BOA VIAGEM

BOA VIAGEM
C 1998 JoJo

I was only four when the event I’m relating took place. My family and I were having a picnic on Boa Viagem beach in Recife, Brazil. The day had been a magical one, filled with discovery and delight. My sister Doreen and I had built numerous sand castles accompanied, as always, by vociferous arguments as to whose castle was better.

It was a hot, tropical day but there was a delightful, scented breeze blowing in from the ocean. The shore was lined with palm trees whose fronds swayed gently, while the waves crashed onto the shore.

Each incoming wave brought with it small crustaceans that were swept up onto the beach. As the wave receded, they would instantly set about burrowing themselves back into the sand. Doreen and I stood at the water’s edge, buckets in hand, looking out for them. As soon as any appeared, we’d drop to our knees and hurriedly dig them out of their burrows and carefully place them in our buckets, along with their companions. Later they’d be cooked on the open fire Father would build, having first sent us out on a mission to pick up all manner of driftwood. These small crustaceans made excellent eating and were served in melted garlic butter which Mother always made a point of bringing to all our beach picnics.

We ate at 5.30. The food seemed to taste so much better on Boa Viagem than it did at home. Being out in the fresh air all day, frolicking on the beach and engaging in so many activities always put a keen edge to our appetites.

Recife is located a few degrees south of the Equator, so the sun always sets promptly at 6.00 p.m. As darkness fell, we sat around the camp fire, singing songs. Doreen and I carried the melodies, while Mother sang contralto and Dad improvised a rich bass.

After darkness had set in, we were to behold a sight of such astonishing beauty and perfection that it became indelibly imprinted in my mind and can never be forgotten.

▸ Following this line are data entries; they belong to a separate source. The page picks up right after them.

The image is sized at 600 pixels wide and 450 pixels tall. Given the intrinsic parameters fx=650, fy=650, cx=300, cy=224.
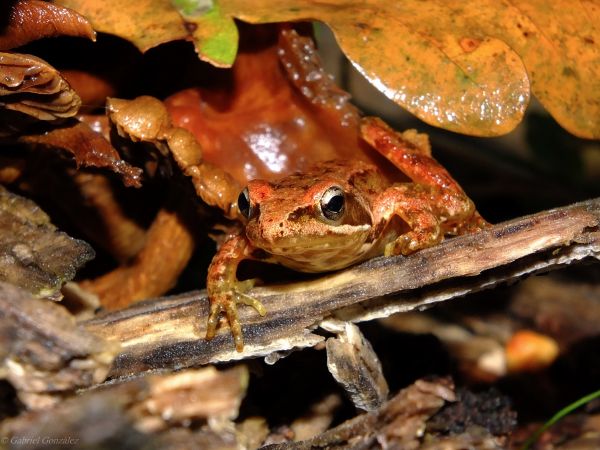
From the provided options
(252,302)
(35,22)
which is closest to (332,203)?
(252,302)

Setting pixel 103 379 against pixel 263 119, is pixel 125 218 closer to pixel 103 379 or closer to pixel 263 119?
pixel 263 119

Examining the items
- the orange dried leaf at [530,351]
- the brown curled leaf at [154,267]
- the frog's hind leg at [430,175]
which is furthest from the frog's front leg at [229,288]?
the orange dried leaf at [530,351]

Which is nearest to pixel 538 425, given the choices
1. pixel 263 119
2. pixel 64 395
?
pixel 263 119

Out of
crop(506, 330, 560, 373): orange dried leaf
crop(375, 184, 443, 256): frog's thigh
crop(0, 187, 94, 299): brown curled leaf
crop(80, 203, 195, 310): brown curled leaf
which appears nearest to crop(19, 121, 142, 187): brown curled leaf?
crop(0, 187, 94, 299): brown curled leaf

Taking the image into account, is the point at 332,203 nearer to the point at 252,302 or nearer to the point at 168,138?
the point at 252,302

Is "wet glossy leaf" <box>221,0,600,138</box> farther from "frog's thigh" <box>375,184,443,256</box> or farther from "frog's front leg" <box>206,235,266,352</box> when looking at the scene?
"frog's front leg" <box>206,235,266,352</box>

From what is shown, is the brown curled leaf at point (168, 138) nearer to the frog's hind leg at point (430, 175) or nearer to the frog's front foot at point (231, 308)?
the frog's front foot at point (231, 308)
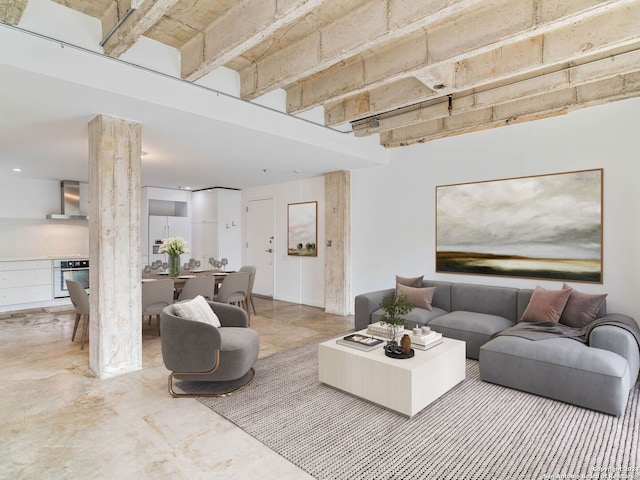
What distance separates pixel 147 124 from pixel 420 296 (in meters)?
3.78

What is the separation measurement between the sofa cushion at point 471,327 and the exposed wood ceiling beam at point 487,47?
2464 mm

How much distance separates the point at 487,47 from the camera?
2514 millimetres

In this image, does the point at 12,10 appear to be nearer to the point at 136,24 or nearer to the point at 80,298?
the point at 136,24

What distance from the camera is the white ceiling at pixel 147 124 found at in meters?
2.57

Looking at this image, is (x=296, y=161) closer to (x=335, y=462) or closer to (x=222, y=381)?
(x=222, y=381)

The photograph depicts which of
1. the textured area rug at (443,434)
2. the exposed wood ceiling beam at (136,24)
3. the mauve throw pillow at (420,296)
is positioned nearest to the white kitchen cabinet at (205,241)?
the mauve throw pillow at (420,296)

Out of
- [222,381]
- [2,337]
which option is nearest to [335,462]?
[222,381]

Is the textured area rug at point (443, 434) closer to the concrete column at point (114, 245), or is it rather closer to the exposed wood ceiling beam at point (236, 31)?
the concrete column at point (114, 245)

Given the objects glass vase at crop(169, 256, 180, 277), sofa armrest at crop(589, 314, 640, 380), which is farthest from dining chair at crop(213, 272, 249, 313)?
sofa armrest at crop(589, 314, 640, 380)

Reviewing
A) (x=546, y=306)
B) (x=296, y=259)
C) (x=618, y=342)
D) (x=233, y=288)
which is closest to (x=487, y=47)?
(x=618, y=342)

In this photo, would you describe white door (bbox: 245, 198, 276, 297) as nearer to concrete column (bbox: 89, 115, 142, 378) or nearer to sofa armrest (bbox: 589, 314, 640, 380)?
concrete column (bbox: 89, 115, 142, 378)

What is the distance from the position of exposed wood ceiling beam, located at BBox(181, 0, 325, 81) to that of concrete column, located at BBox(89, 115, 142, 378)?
0.98 meters

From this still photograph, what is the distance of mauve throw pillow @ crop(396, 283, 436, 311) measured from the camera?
460 centimetres

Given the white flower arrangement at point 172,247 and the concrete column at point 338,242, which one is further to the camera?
the concrete column at point 338,242
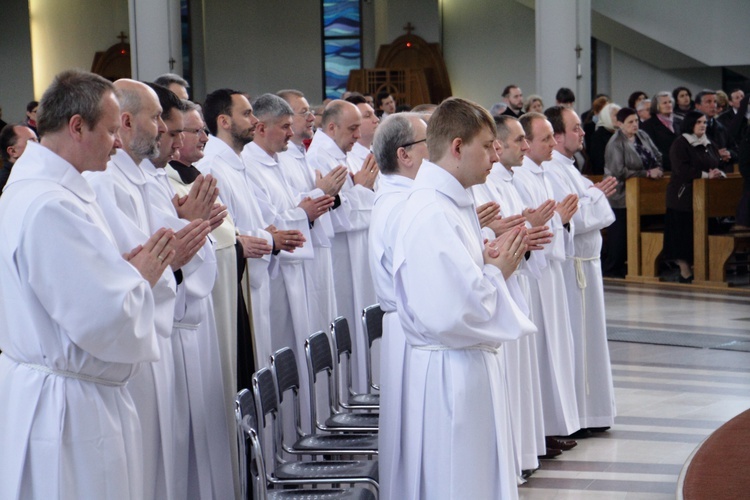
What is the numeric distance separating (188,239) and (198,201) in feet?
2.05

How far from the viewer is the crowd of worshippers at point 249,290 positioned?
3.34 meters

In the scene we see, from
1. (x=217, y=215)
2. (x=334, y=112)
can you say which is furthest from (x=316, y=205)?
(x=217, y=215)

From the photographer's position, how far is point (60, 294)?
325 cm

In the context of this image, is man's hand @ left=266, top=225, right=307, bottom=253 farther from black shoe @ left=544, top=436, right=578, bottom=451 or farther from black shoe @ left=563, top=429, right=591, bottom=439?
black shoe @ left=563, top=429, right=591, bottom=439

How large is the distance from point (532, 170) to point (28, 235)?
156 inches

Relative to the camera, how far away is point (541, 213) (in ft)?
18.8

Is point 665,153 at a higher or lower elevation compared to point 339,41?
lower

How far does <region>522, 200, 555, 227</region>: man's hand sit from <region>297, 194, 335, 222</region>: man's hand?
47.2 inches

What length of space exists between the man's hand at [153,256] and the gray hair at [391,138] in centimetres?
189

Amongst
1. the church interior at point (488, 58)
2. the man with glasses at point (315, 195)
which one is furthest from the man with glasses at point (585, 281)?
the man with glasses at point (315, 195)

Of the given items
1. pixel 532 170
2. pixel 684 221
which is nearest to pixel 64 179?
pixel 532 170

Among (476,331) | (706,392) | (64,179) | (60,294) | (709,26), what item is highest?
(709,26)

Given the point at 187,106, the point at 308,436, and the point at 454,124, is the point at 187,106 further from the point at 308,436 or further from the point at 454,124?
the point at 308,436

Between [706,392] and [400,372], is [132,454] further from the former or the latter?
[706,392]
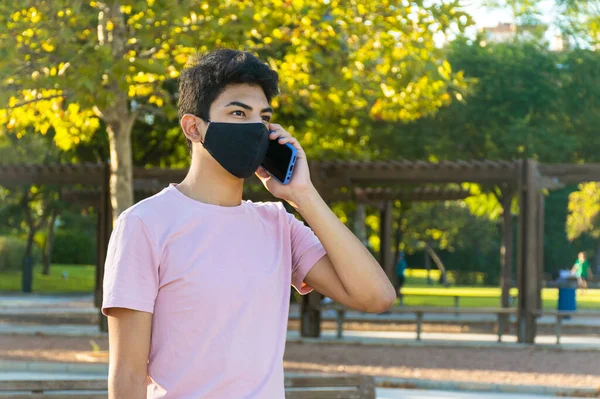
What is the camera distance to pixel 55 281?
4594 cm

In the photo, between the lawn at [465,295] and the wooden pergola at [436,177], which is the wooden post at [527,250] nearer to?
the wooden pergola at [436,177]

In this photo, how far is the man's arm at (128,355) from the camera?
2504 millimetres

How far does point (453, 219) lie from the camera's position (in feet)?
170

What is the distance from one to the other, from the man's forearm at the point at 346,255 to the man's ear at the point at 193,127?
0.31 meters

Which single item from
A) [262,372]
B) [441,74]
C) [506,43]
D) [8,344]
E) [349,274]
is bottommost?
[8,344]

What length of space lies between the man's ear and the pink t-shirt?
0.18m

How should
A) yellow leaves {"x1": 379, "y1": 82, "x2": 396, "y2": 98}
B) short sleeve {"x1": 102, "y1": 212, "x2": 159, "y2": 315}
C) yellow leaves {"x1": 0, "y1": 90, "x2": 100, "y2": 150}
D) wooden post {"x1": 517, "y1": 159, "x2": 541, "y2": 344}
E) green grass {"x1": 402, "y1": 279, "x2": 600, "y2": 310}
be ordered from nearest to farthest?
short sleeve {"x1": 102, "y1": 212, "x2": 159, "y2": 315}, yellow leaves {"x1": 0, "y1": 90, "x2": 100, "y2": 150}, yellow leaves {"x1": 379, "y1": 82, "x2": 396, "y2": 98}, wooden post {"x1": 517, "y1": 159, "x2": 541, "y2": 344}, green grass {"x1": 402, "y1": 279, "x2": 600, "y2": 310}

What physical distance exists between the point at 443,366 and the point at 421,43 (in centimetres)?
424

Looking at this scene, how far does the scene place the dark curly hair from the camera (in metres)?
2.71

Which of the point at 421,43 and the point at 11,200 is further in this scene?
the point at 11,200

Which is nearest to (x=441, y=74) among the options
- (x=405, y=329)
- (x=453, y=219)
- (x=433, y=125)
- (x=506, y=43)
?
(x=405, y=329)

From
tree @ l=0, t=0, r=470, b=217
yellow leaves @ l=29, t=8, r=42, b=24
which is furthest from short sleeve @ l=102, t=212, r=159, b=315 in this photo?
yellow leaves @ l=29, t=8, r=42, b=24

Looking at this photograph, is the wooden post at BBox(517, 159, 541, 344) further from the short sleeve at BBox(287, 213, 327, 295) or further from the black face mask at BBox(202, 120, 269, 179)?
the black face mask at BBox(202, 120, 269, 179)

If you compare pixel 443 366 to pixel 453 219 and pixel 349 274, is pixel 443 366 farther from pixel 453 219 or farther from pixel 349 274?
pixel 453 219
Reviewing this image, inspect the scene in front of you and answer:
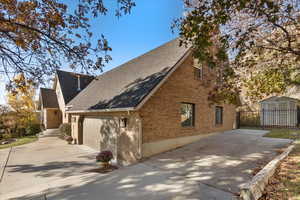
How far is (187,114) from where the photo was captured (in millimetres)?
10289

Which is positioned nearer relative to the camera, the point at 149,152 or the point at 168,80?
the point at 149,152

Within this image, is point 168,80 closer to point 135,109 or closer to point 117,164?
point 135,109

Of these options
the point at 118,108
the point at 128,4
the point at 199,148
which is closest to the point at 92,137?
the point at 118,108

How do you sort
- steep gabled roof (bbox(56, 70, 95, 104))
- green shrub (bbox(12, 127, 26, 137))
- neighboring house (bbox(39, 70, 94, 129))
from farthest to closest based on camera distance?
neighboring house (bbox(39, 70, 94, 129)) < steep gabled roof (bbox(56, 70, 95, 104)) < green shrub (bbox(12, 127, 26, 137))

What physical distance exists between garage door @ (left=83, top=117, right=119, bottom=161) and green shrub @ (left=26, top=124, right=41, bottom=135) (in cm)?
1196

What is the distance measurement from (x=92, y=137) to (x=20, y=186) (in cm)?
566

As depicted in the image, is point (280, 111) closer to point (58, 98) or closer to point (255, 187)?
point (255, 187)

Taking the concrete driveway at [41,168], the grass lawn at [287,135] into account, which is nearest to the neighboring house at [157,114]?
the concrete driveway at [41,168]

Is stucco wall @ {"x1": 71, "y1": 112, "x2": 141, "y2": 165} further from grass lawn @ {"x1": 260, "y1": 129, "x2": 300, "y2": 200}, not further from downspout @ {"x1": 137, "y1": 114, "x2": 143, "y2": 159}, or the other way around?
grass lawn @ {"x1": 260, "y1": 129, "x2": 300, "y2": 200}

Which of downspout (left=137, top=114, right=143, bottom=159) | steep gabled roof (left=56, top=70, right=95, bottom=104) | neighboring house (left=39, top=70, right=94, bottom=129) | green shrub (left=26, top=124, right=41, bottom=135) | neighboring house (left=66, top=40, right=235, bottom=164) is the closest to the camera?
downspout (left=137, top=114, right=143, bottom=159)

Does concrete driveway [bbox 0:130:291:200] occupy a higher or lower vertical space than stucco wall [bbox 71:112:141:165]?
lower

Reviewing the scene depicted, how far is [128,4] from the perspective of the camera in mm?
4809

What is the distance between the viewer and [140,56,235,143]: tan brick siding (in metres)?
7.77

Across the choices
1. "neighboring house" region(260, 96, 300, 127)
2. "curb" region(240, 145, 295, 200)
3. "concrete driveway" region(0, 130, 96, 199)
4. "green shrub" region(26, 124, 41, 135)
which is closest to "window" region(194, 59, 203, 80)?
"curb" region(240, 145, 295, 200)
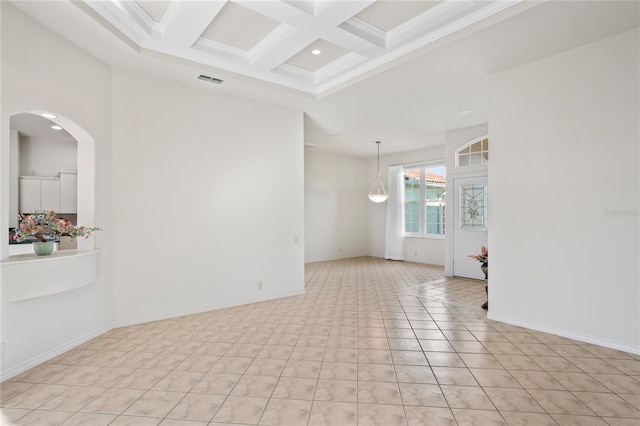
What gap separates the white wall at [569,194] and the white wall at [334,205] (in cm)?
517

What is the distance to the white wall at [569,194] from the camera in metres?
3.02

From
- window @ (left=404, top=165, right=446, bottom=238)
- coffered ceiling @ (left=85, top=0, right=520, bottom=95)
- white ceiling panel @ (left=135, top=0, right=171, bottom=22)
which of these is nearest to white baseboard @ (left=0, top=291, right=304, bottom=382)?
coffered ceiling @ (left=85, top=0, right=520, bottom=95)

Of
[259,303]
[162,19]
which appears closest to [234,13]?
[162,19]

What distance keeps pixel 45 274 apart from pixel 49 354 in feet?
2.48

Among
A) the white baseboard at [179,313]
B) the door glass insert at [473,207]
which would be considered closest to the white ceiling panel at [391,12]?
the white baseboard at [179,313]

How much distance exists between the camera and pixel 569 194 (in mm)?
3348

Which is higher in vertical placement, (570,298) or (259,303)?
(570,298)

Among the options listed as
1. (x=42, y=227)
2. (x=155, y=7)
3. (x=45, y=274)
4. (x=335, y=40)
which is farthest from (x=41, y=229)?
(x=335, y=40)

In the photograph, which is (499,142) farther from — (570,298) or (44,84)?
(44,84)

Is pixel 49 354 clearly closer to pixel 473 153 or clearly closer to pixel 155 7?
pixel 155 7

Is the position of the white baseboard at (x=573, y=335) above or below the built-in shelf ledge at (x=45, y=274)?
below

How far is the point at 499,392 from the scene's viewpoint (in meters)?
2.34

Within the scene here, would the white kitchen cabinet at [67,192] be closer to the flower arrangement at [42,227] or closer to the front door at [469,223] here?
the flower arrangement at [42,227]

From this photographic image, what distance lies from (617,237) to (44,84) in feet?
17.8
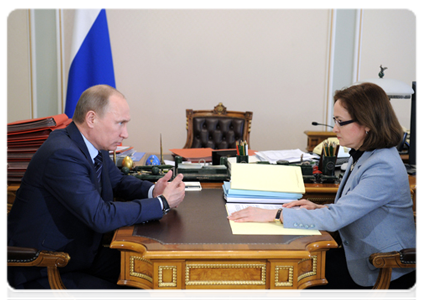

The moon was full that night, and it rose over the crystal clear horizon like a huge, majestic golden ball. From where we were sitting, it was framed on both sides by imperial palms. Just as it was halfway up over the horizon, as if on cue, a small fishing boat sailed directly in front of it, and was instantly bathed by the vividly bright moonlight.

The fishing boats in Northeastern Brazil are called jangadas and the brave fishermen who sail them, jangadeiros. They consist of balsa wood logs, lashed together with rope to form a raft. There is just one mainsail which is secured to a flexible bent bamboo mast that has a boom attached to it. The mast is threaded through a hole in a secured platform at the front of the raft.

Jangadas are steered by a single large oar held by the navigator, who stands at the stern of the raft. When the balsa wood is dry, the Jangada is so light it can be carried into the water by just two men. However, at the end of a fishing trip, the wood is waterlogged and heavy. The fishermen remove it from the water by placing horizontal logs underneath it, rolling it up onto the beach where it can dry out before the next day’s fishing.

A great many jangadeiros lose their lives because there is nothing to protect them from being swept off their tiny rafts when they run into a bad storm at sea.

As the jangada slowly sailed by, the jangadeiros were clearly visible, standing on the raft, laughing and talking to each other. In the hushed silence of the night, their voices drifted across the water, clear as a bell.

Although I was only four, I was dumbstruck by the extraordinary tableau I saw before me. It was perfect in every detail and when it was over, my heart ached with a sense of loss because I knew I’d never see anything remotely as beautiful again.